The Power of Real Networks (Gina BIanchini)
- According to Gina Bianchini social media has been compromised as it traded the social network for media, meaning that the true value of relationships is dropped in favor of gaining the biggest attention.
Likes, follows, shares and hashtags aren’t communities they demonstrate at its best energy around an idea, but they are missing the opportunity to build towards concentrated, sustained action, support, learning and real relationships.
Networks used to be focused on the demand to connect people who already know each other personally, professionally or by reputation. The majority of breakout startups launched in the last few years have been networks that promise an opportunity to meet new people around a strong identity or interest ==> identity networks.
As I am an Art Historian I am interested in community engagement with relevance to art, education and culture. Social Media expert and champion of the inclusion of young visitors, Mar Dixon, has been talking about #BringSocialBacktoSocialMedia in the beginning of this year.

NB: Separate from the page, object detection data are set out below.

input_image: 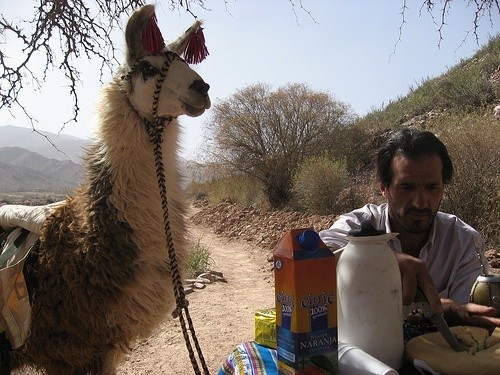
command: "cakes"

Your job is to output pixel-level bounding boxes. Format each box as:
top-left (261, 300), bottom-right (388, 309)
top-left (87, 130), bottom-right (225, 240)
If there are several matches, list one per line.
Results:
top-left (405, 326), bottom-right (500, 375)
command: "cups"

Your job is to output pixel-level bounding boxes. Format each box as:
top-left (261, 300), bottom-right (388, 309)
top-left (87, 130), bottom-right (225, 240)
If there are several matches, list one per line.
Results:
top-left (336, 340), bottom-right (398, 375)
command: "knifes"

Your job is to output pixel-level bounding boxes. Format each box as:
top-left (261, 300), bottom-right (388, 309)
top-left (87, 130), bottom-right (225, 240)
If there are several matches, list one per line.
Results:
top-left (415, 286), bottom-right (462, 350)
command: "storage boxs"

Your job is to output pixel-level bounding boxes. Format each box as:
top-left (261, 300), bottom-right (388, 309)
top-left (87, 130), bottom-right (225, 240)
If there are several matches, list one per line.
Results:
top-left (254, 307), bottom-right (277, 349)
top-left (273, 227), bottom-right (339, 375)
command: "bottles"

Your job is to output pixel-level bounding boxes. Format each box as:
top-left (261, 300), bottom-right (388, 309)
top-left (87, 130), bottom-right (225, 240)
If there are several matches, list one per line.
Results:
top-left (336, 232), bottom-right (404, 367)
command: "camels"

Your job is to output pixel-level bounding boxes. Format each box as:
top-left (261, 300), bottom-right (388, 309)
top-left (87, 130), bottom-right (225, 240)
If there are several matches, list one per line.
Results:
top-left (0, 4), bottom-right (211, 375)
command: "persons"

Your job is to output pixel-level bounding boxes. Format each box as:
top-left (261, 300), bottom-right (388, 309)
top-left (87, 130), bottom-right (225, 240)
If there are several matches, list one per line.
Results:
top-left (318, 129), bottom-right (491, 329)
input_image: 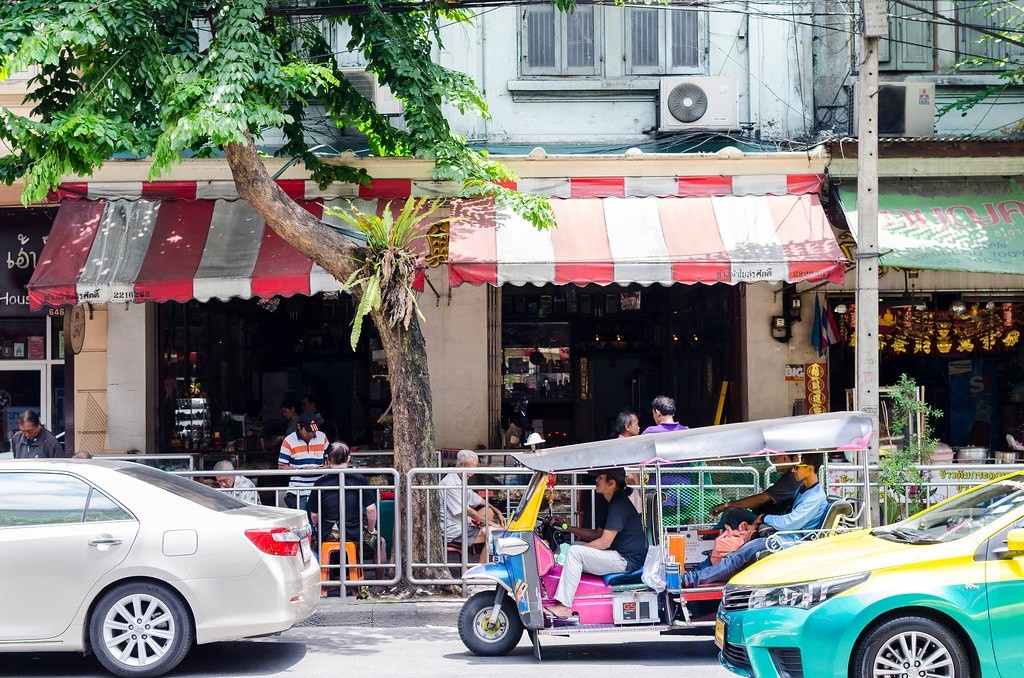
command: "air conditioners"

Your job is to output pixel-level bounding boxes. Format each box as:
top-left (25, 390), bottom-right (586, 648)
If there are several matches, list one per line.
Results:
top-left (656, 75), bottom-right (740, 130)
top-left (848, 81), bottom-right (935, 137)
top-left (324, 67), bottom-right (404, 116)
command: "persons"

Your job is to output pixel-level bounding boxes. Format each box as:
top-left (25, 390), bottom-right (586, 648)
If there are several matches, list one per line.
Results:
top-left (642, 396), bottom-right (693, 533)
top-left (12, 410), bottom-right (92, 459)
top-left (682, 454), bottom-right (827, 588)
top-left (541, 466), bottom-right (645, 622)
top-left (308, 443), bottom-right (387, 580)
top-left (438, 450), bottom-right (506, 564)
top-left (214, 460), bottom-right (261, 504)
top-left (272, 398), bottom-right (328, 444)
top-left (618, 414), bottom-right (649, 514)
top-left (278, 414), bottom-right (331, 510)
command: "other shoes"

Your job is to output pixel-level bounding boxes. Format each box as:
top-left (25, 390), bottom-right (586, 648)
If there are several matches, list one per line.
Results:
top-left (681, 572), bottom-right (694, 589)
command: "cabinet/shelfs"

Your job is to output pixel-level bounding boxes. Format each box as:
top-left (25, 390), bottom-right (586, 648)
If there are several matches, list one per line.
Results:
top-left (174, 398), bottom-right (212, 447)
top-left (501, 317), bottom-right (582, 406)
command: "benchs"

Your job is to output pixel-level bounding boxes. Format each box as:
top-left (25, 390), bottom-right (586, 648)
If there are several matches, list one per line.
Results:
top-left (752, 496), bottom-right (866, 564)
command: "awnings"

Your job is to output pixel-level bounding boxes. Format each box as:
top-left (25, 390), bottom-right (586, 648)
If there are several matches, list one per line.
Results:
top-left (838, 178), bottom-right (1024, 275)
top-left (28, 195), bottom-right (429, 311)
top-left (449, 193), bottom-right (845, 286)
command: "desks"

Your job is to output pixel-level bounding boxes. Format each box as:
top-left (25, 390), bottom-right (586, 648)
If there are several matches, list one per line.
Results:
top-left (362, 498), bottom-right (394, 558)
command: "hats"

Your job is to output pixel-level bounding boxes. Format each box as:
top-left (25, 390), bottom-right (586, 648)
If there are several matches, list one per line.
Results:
top-left (588, 467), bottom-right (625, 480)
top-left (299, 411), bottom-right (320, 432)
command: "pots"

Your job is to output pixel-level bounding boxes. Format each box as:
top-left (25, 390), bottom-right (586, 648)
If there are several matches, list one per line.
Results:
top-left (954, 445), bottom-right (990, 465)
top-left (994, 452), bottom-right (1021, 464)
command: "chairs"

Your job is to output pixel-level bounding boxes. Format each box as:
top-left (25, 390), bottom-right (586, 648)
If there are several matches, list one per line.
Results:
top-left (441, 542), bottom-right (462, 576)
top-left (603, 492), bottom-right (667, 585)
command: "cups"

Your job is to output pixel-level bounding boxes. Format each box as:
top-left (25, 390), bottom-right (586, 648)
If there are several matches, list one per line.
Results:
top-left (666, 563), bottom-right (681, 594)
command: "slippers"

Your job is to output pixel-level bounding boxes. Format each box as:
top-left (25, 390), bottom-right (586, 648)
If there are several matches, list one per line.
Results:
top-left (542, 604), bottom-right (572, 620)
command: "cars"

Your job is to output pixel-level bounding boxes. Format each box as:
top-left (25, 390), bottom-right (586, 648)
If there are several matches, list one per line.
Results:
top-left (716, 468), bottom-right (1024, 678)
top-left (0, 460), bottom-right (323, 678)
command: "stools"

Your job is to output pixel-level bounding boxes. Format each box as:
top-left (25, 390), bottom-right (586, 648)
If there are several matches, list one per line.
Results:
top-left (319, 541), bottom-right (366, 596)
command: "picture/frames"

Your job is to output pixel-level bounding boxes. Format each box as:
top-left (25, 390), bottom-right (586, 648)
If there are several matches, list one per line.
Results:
top-left (503, 288), bottom-right (667, 325)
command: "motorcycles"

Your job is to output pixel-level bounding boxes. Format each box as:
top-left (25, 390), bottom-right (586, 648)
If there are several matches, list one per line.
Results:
top-left (457, 411), bottom-right (874, 658)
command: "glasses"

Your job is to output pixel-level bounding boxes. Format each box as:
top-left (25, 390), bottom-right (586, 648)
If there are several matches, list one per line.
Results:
top-left (793, 463), bottom-right (813, 470)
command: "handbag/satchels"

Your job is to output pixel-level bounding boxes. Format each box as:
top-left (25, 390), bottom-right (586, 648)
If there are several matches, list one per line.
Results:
top-left (641, 537), bottom-right (669, 593)
top-left (710, 522), bottom-right (756, 566)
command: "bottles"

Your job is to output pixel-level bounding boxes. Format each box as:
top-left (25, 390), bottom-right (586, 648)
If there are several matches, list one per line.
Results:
top-left (539, 353), bottom-right (571, 398)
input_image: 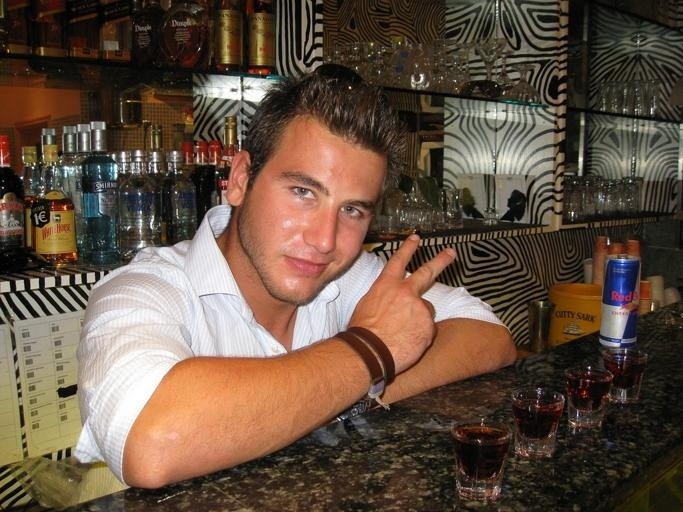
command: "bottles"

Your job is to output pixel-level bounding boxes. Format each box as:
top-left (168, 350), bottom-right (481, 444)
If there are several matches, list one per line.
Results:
top-left (1, 112), bottom-right (239, 270)
top-left (0, 2), bottom-right (277, 76)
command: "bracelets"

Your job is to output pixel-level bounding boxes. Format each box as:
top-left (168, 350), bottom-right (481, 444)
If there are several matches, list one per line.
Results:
top-left (333, 328), bottom-right (385, 408)
top-left (345, 326), bottom-right (395, 387)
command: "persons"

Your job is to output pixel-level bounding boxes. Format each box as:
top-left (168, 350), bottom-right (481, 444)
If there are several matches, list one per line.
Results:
top-left (457, 187), bottom-right (486, 219)
top-left (70, 65), bottom-right (521, 507)
top-left (500, 188), bottom-right (528, 221)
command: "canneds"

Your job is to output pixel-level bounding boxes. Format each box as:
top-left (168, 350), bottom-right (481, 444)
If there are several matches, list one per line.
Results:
top-left (597, 253), bottom-right (643, 350)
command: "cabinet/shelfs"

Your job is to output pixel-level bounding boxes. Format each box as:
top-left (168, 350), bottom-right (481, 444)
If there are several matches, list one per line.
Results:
top-left (0, 43), bottom-right (681, 295)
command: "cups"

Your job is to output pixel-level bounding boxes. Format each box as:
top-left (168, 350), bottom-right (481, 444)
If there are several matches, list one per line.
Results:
top-left (369, 182), bottom-right (464, 238)
top-left (482, 207), bottom-right (502, 227)
top-left (524, 296), bottom-right (554, 356)
top-left (555, 169), bottom-right (644, 226)
top-left (327, 36), bottom-right (433, 89)
top-left (449, 420), bottom-right (513, 510)
top-left (562, 362), bottom-right (611, 434)
top-left (583, 234), bottom-right (677, 313)
top-left (595, 76), bottom-right (664, 121)
top-left (510, 388), bottom-right (566, 459)
top-left (601, 345), bottom-right (652, 414)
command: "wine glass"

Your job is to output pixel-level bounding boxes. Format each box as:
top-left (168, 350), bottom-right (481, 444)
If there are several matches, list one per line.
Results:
top-left (496, 51), bottom-right (514, 99)
top-left (435, 41), bottom-right (472, 94)
top-left (474, 39), bottom-right (506, 82)
top-left (509, 66), bottom-right (541, 109)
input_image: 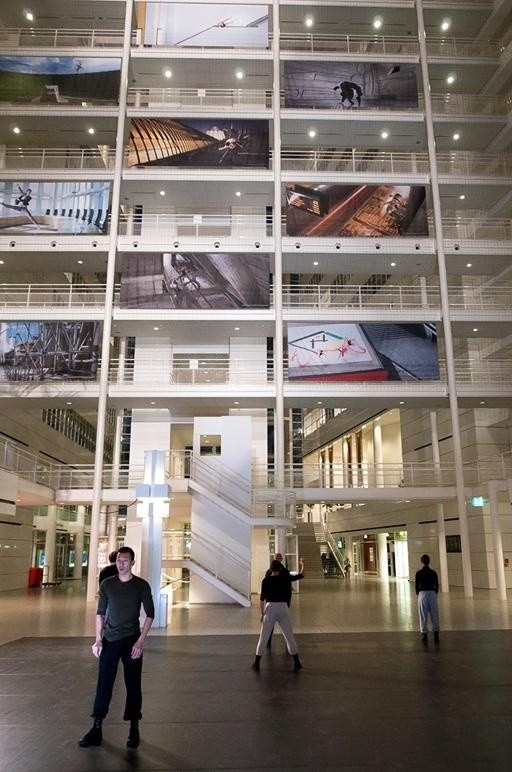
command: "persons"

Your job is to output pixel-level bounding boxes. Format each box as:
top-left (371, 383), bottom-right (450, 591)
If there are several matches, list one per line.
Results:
top-left (98, 550), bottom-right (119, 586)
top-left (414, 554), bottom-right (440, 646)
top-left (252, 560), bottom-right (303, 674)
top-left (264, 552), bottom-right (305, 649)
top-left (79, 547), bottom-right (155, 750)
top-left (1, 182), bottom-right (42, 231)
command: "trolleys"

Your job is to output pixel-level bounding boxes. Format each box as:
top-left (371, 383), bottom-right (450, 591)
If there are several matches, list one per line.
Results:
top-left (42, 564), bottom-right (65, 589)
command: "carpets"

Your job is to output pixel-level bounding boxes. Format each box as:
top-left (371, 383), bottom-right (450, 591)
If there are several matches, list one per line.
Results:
top-left (0, 628), bottom-right (511, 772)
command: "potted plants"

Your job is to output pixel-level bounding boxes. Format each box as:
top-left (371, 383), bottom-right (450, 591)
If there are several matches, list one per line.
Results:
top-left (343, 553), bottom-right (352, 581)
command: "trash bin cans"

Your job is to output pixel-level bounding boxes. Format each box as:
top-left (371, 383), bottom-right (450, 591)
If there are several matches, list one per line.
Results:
top-left (28, 567), bottom-right (43, 589)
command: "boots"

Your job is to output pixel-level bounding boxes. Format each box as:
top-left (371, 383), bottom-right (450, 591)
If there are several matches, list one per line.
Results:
top-left (78, 727), bottom-right (102, 748)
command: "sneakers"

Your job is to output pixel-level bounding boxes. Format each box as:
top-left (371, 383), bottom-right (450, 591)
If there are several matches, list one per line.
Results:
top-left (125, 727), bottom-right (141, 749)
top-left (250, 662), bottom-right (261, 674)
top-left (293, 661), bottom-right (303, 672)
top-left (421, 638), bottom-right (440, 645)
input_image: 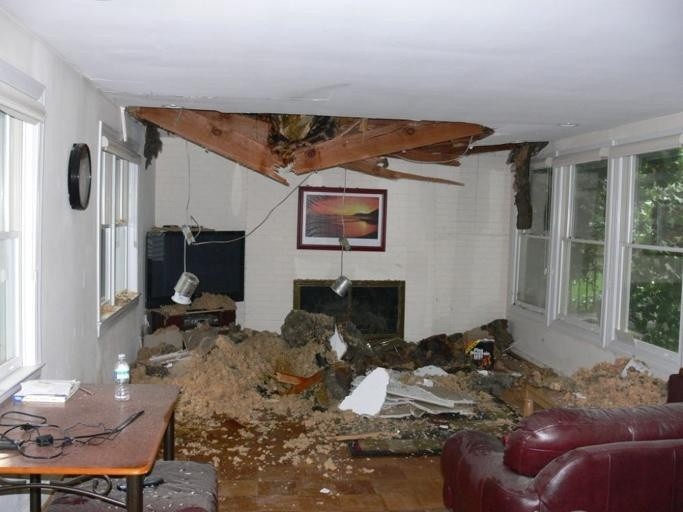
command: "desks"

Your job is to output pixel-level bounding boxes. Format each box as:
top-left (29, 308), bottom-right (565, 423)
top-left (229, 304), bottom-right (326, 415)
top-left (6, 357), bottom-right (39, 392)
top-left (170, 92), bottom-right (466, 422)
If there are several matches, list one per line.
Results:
top-left (0, 379), bottom-right (180, 511)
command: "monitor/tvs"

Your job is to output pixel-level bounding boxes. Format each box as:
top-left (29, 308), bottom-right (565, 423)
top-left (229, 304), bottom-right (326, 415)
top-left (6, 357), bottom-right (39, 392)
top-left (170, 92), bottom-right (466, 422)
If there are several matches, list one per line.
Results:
top-left (145, 229), bottom-right (246, 309)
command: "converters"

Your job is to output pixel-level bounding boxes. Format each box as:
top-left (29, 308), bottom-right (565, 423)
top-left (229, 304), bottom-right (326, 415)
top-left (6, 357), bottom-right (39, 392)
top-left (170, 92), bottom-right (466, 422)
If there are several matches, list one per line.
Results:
top-left (36, 433), bottom-right (54, 446)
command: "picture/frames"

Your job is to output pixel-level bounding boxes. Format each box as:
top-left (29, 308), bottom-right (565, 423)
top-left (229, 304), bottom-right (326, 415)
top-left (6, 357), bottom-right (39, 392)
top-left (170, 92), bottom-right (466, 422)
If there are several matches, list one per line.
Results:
top-left (296, 185), bottom-right (387, 253)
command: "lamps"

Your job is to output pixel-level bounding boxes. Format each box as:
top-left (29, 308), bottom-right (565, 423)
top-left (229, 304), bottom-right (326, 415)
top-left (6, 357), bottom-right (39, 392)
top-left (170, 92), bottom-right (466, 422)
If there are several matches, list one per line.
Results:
top-left (330, 165), bottom-right (353, 300)
top-left (170, 239), bottom-right (199, 307)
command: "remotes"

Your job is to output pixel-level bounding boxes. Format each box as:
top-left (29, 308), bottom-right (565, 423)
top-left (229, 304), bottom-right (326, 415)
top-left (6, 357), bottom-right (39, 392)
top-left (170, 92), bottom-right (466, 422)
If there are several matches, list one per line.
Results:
top-left (118, 477), bottom-right (166, 492)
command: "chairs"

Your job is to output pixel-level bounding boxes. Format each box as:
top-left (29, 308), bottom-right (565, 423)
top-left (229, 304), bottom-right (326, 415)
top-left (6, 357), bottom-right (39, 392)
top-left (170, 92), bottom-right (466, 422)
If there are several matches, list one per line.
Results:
top-left (440, 402), bottom-right (681, 512)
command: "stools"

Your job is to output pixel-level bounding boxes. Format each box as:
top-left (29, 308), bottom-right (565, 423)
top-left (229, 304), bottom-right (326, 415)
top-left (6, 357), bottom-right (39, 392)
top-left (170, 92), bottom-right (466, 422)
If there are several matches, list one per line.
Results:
top-left (41, 461), bottom-right (218, 511)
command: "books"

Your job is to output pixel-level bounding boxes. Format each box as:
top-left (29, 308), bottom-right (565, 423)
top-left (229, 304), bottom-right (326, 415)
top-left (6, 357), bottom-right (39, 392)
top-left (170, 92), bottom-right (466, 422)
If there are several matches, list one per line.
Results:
top-left (21, 380), bottom-right (81, 403)
top-left (14, 379), bottom-right (72, 397)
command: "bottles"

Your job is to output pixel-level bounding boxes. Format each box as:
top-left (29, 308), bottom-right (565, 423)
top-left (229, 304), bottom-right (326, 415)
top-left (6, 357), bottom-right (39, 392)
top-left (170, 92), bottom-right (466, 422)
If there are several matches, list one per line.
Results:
top-left (112, 352), bottom-right (132, 401)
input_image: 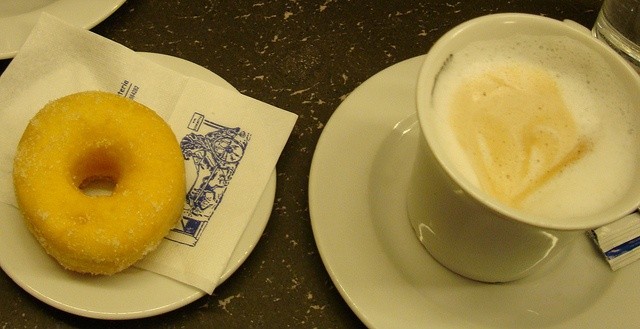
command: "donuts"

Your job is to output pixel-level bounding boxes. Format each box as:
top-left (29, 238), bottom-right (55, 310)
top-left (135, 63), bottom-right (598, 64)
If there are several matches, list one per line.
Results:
top-left (13, 90), bottom-right (186, 275)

She complained about the lack of conversation and rise of marketing purposes and launched this initiative to start communication in cultural spaces with their visitors. I would love to see more networks around culture and education.
On my way home I had a serendipitous moment listening to Krista Tippett's Podcast On Being and her conversation with Anil Dash on Tech's Moral Reckoning, which somehow connected the dots between a lot of things discussed during DLD17:
"We’re still sounding our way through this incorporation of technology into our lives. And it always does come down to — what are our values? And what do we care about? And what are the things we think are meaningful? And then using that as a filter to understand and control and make decisions around these new technologies. And that’s part of the reckoning I’d ask everybody who’s not in technology to have, is to raise that flag. At the time when somebody says, “You’ve got to try this new app,” “You’ve got to use this new tool,” think through what are the implications of, one, me using this, but two, if everybody does."